[EXCERPTED PASSAGE — start]

# i need a fruit soup recipe....



## luvs (Jan 25, 2005)

i bought the best juice tonite. it's ocean spray cranberry strawberry. (i highly recommend it. it mainly tastes just like strawberries with a little cranberry tartness. so good.)

i want to make some sort of hot fruit soup with it, something with dried fruit. i was thinking dried cranberries and dried cherries and dried apricots, but what else could i add? blueberries, maybe? what do you guys think? help me tweak, okay? maybe some fresh orange segments? thanks!


----------



## middie (Jan 25, 2005)

pineapple? or kiwi?


----------



## luvs (Jan 26, 2005)

pineapple would hold up pretty well to the heat and taste really good, i think. thanks, middie.


----------



## norgeskog (Jan 26, 2005)

My mother made fruit soup (a Norwegian traditional dessert) using a package of dried fruit, cutting larger pieces in quarters, adding white raisins, lemon zest, instant tappioca, cardamom, sugar and covering with water and simmering until the fruit is soft and puffed again.  Serve over ice cream, rice pudding, sponge cake or alone.  Also can add triple sec for an interesting flavor.  When I make it I usually toss the prunes.

[EXCERPTED PASSAGE — finish]
[SOURCE DATA — start]

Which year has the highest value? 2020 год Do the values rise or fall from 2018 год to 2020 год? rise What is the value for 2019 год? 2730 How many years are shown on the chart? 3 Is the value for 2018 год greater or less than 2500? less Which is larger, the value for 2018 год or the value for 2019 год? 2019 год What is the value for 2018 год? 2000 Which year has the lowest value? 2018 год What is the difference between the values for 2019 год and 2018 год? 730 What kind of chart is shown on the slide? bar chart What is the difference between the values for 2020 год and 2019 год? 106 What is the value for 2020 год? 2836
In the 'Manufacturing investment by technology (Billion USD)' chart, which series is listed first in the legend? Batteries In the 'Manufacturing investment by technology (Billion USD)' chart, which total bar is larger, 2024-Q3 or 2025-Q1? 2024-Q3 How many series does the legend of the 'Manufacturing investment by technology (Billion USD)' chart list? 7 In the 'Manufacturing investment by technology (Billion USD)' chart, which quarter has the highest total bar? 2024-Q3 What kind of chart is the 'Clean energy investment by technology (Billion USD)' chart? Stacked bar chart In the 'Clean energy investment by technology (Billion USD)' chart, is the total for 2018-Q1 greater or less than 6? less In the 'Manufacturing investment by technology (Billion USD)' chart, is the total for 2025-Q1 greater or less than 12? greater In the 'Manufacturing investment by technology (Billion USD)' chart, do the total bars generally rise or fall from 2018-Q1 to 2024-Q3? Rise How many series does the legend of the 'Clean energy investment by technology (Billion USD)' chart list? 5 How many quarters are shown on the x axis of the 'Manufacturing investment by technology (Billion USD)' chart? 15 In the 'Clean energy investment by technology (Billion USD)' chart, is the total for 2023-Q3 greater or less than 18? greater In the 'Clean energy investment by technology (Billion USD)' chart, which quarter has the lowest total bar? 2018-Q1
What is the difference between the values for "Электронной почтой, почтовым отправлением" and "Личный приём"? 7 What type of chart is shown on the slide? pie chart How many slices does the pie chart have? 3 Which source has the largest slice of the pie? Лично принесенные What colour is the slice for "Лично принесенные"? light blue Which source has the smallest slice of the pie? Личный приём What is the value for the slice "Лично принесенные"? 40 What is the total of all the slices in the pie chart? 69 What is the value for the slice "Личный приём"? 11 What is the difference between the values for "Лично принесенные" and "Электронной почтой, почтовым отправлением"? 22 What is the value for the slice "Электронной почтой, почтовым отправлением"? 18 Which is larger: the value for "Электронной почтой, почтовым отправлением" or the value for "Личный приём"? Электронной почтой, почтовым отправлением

[SOURCE DATA — finish]

Can you carry on the fruit soup forum thread from its last post?

TASK OUTPUT:
----------



## luvs (Jan 26, 2005)

thank you very much, norgeskog. it sounds good. i love stewed prunes but the effects they had on me when i ate them was worse than that of beans.  maybe a few dried ones  (is that what you use?) would be easier on the old tummy.


----------



## norgeskog (Jan 26, 2005)

luvs_food said:
			
		

> thank you very much, norgeskog. it sounds good. i love stewed prunes but the effects they had on me when i ate them was worse than that of beans.  maybe a few dried ones  (is that what you use?) would be easier on the old tummy.



Glad you like it luvs.  Yes the fruit is a package of dried fruits, I leave out the prunes for the same reason, but also do not like the taste of them.


----------



## kansasgirl (Jan 26, 2005)

These are two good ones you might like. I see no problem in subbing other dried fruits (I have used cherries and figs) to suit your tastes.

Fruktsoppa (Swedish Fruit Soup)
1 c Dried apricots 
1 c Dried prunes
6 c Cold water 
1  Cinnamon stick 
2 slices Lemon 
3 tb Quick-cooking tapioca 
1 c Sugar 
2 tb Raisins 
1 tb Dried currants 
1  Tart cooking apple, peeled, cored & cut into slices 

1.Soak the dried apricots and prunes (or other dried fruit) in 6 cups cold water for 30 minutes. The dried fruit expands considerably as it absorbs the soaking liquid, so you will need a large saucepan. 
2.Add the cinammon stick, lemon slices, tapioca and sugar to the fruit and bring to a boil. Reduce the heat, cover and simmer for 10 minutes, stirring occasionally with a wooden spoon to prevent the fruits from sticking to the bottom of the pan.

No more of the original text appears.